Claude Models Prompt Guide
1. Be Explicit and Detailed in Instructions
Claude responds more effectively when instructions leave little ambiguity. General requests often produce minimal results, while explicit ones yield richer, higher-quality outputs.
Example: Creating an analytics dashboard
Less effective:
Create an analytics dashboard
More effective:
Create an analytics dashboard. Include as many relevant features and interactions as possible. Go beyond the basics to create a fully-featured implementation.
Best Practice: Add modifiers such as “fully featured,” “detailed,” “professional tone,” or “interactive with animations” when those qualities are desired.
2. Add Context to Improve Performance
Claude uses contextual information to align its output with your goals. The more Claude knows about the use case, the better the results.
Example: Formatting Preferences
Less effective:
NEVER use ellipses
More effective:
Your response will be read aloud by a text-to-speech engine, so never use ellipses since the text-to-speech engine will not know how to pronounce them.
Best Practice: Provide Claude with:
The purpose of the task (e.g., “quarterly report for executives”).
The audience (e.g., “non-technical customers”).
The workflow where the output will be used (e.g., “feeds into a slide deck”).
The success criteria (e.g., “clear, jargon-free summary under 300 words”).
3. Provide Instructions as Sequential Steps
Breaking tasks into steps improves reliability and reduces missed requirements.
Example: Anonymizing Customer Feedback
Unclear prompt:
Please remove all personally identifiable information from these customer feedback messages: {DATA}
Clear prompt with steps:
Your task is to anonymize customer feedback for our quarterly review.
Instructions:
Replace all customer names with CUSTOMER_[ID]
Replace email addresses with EMAIL_[ID]@example.com
Redact phone numbers as PHONE_[ID]
If a message mentions a specific product, leave it intact
If no PII is found, copy the message verbatim
Output only the processed messages, separated by "---"
Data to process: {DATA}
4. Leverage Claude’s Thinking Capabilities
Claude 4 supports thinking and interleaved thinking, which is especially useful for multi-step reasoning or when reflecting on tool outputs.
Best Practice Prompt:
After receiving tool results, carefully reflect on their quality and determine optimal next steps before proceeding. Use your thinking to plan and iterate based on this new information, and then take the best next action.
5. General Prompting Checklist
Before sending a prompt, ask:
Have I provided purpose, audience, workflow, and success criteria?
Did I state exactly what Claude should and should not output?
Are instructions broken into clear, sequential steps?
Did I add quality modifiers where needed (e.g., detailed, concise, interactive)?
Do I want Claude to reflect and plan next actions?
If coding, did I tell Claude whether to clean up temporary files?
Quick Prompt Templates for Claude
1. Task-Oriented Prompt
Use this when you need Claude to carry out a specific task with a clear outcome.
Template:
Context: [Explain where this will be used and who the audience is]
Task: [Say exactly what you want Claude to do, add modifiers like “detailed,” “concise,” “fully featured”]
Steps:
[Step one of the task]
[Step two of the task]
[Step three of the task, etc.]
Constraints: [Set limits—tone, format, length, what to avoid]
Optional: [Ask Claude to reflect on the result and improve if needed]
Sample:
Context: This will be part of a board presentation for executives with no technical background.
Task: Summarize the attached technical report into 3 clear bullet points.
Steps:
Find the 3 most important insights.
Remove all technical jargon and keep it simple.

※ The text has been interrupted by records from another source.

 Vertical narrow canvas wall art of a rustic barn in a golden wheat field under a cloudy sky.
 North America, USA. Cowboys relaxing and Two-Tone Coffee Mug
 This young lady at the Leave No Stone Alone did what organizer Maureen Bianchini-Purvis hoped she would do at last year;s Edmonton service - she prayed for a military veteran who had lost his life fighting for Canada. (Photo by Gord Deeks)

Keep each bullet under 20 words.
Constraints: Output only the 3 bullets, no intro or conclusion.
2. Instruction + Reason Prompt
Use this when formatting or rules are important and you want Claude to understand why.
Template:
Task: [Describe the task or rule you want followed]
Reason: [Explain why the rule matters—Claude will follow it more reliably]
Example:
Task: Do not use ellipses (…) in your response.

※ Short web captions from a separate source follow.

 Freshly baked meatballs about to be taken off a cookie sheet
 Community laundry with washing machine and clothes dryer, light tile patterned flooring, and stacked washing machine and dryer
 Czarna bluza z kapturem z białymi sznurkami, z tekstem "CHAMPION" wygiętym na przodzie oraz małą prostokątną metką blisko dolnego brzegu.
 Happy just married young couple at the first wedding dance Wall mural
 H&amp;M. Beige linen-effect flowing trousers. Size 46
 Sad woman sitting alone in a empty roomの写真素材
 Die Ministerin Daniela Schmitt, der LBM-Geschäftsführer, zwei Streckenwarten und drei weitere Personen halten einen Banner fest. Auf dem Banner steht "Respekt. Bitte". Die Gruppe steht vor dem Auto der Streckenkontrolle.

Reason: The output will be read aloud by a text-to-speech system, which cannot pronounce ellipses correctly.
3. Step-by-Step Workflow Prompt
Use this when the task involves multiple operations or transformations (like cleaning data).
Template:
Task: [State the overall goal]
Instructions:
[Step one instruction]
[Step two instruction]
[Step three instruction]
…
Final Output: [Specify exactly how the results should be presented]
Example:
Task: Anonymize customer feedback for our quarterly review.
Instructions:
Replace all customer names with CUSTOMER_[ID].
Replace email addresses with EMAIL_[ID]@example.com.
Replace phone numbers with PHONE_[ID].
Leave product names unchanged.
If no personal info is found, copy the text as-is.
Final Output: Show only the processed messages, separated by "---".